A technologist, on the other hand, is looking for a new, more powerful, more efficient thing. He usually thinks that, once performance is achieved, then putting it into the package that will fit on the spacecraft is no big deal. It's usually the most technically challenging part! Look at how long it took the MER rovers to unfold...well, all of those mechanisms had to be designed and built, which cost a lot of money--if a larger aeroshell could have been used (technically difficult, reentry is tough) then the rovers could well have been less expensive.
In the end, though, the real problem is political viability--and none of your suggestions take that into account. If you're going to spend $17,000,000,000 of the taxpayer's money, then it has to be acceptible to their elected representatives, or it's not going to fly.

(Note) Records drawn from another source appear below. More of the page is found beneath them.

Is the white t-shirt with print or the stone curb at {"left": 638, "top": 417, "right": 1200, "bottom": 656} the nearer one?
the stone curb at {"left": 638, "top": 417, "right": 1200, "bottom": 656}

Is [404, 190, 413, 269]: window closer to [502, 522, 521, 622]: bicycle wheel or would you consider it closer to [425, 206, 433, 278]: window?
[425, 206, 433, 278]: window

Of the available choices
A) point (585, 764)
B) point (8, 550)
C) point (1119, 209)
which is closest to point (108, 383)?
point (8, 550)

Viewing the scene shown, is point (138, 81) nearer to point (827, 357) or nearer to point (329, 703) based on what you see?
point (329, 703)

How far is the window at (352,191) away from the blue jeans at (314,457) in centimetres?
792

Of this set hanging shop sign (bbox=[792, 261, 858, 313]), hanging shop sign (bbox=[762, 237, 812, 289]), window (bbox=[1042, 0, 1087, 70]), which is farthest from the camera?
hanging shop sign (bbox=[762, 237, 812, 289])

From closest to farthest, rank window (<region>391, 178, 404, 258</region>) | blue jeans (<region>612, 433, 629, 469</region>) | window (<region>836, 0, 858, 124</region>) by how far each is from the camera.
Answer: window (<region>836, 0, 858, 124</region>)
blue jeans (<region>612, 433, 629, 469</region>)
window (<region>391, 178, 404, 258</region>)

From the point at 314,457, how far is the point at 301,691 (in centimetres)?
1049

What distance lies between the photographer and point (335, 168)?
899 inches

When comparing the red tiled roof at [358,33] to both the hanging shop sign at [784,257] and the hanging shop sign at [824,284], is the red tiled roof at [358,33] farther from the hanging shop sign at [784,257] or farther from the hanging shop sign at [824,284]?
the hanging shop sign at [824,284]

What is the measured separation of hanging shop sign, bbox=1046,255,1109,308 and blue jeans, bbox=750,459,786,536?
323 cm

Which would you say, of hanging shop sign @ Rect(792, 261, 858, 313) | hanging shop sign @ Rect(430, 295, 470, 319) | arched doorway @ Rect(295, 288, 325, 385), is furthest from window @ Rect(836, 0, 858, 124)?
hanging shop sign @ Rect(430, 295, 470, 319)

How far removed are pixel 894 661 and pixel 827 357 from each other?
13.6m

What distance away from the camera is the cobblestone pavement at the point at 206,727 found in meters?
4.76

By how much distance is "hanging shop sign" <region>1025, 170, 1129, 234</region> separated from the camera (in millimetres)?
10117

(arg!)Styopa, You can buy a HD antenna for your HD TV for about $180 and get hi-def broadcasts for free...and since it's a digital signal, the signal should either come in crystal clear or not at all. If you don't mind commercials, it's not a bad deal--especially if you like sports. (I don't, so I haven't gotten an antenna yet.) Of course, commercials used to be good, that's when you'd go get more food from the fridge!
To completely discount something like the Revolution controller (and before you get the chance to actually use it) is a bit...limiting.